Although wholesale used-vehicle prices were essentially flat in September compared to August, this performance almost seems robust when you consider the dramatic volatility in financial markets, the credit gridlock, and concerns about a recession. That is according to Tom Kontos in his “Kontos Kommentary” on the current used-vehicle market conditions and outlook.
Despite the used-vehicle market’s recession-resistance, however, the market is feeling the impact of double-digit year-over-year declines in retail sales resulting from a lack of traffic and diminished credit availability, Kontos writes. Dealers, who might normally stock up on rental and fleet units that come available this time of year due to fall model-year-changeover defleeting, are unwilling or unable to add to their floorplans with credit and sales prospects so constrained.

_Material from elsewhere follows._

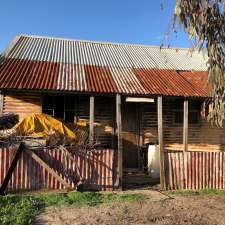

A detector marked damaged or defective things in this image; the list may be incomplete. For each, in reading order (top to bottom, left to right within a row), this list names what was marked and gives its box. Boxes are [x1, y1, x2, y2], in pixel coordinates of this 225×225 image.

rusty corrugated iron roof [0, 34, 209, 96]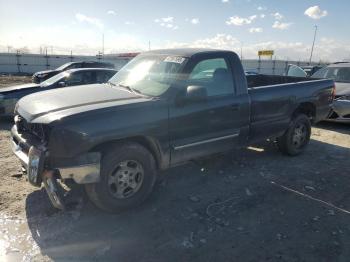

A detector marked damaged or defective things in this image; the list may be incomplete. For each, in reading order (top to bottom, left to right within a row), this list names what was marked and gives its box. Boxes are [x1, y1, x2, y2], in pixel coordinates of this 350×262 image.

There is some good news, Kontos reports. Average prices for SUVs and pickups rose again, supporting the belief that prices in these segments hit bottom in May and June when gas hit a $4-plus peak. However, compact car prices are no longer benefiting as much from strong dealer interest in purchasing more fuel-efficient vehicles. Demand for nearly new, usually pricier units also appears to have softened, as evidenced by lower conversion rates (units sold as a percent of units offered) for these vehicles. But the nearly new units that sold well in September fetched higher prices due in part to lack of overall supply of off-rental units.
Regarding credit, like the flow of credit today, travel came to a halt immediately after Sept. 11, 2001, as security concerns outweighed mobility needs. Eventually, travel resumed to pre-Sept. 11 levels, though with greatly decreased convenience due to heightened security screening. Credit will eventually flow freely again, Kontos wrote, allowing commerce to resume at levels that generate economic growth and prosperity. But, like travel today, things will not be the same as they were before the crisis because obtaining credit will be more difficult. In the end, new “security” measures will make lenders, borrowers and investors more disciplined just as travelers have learned to be.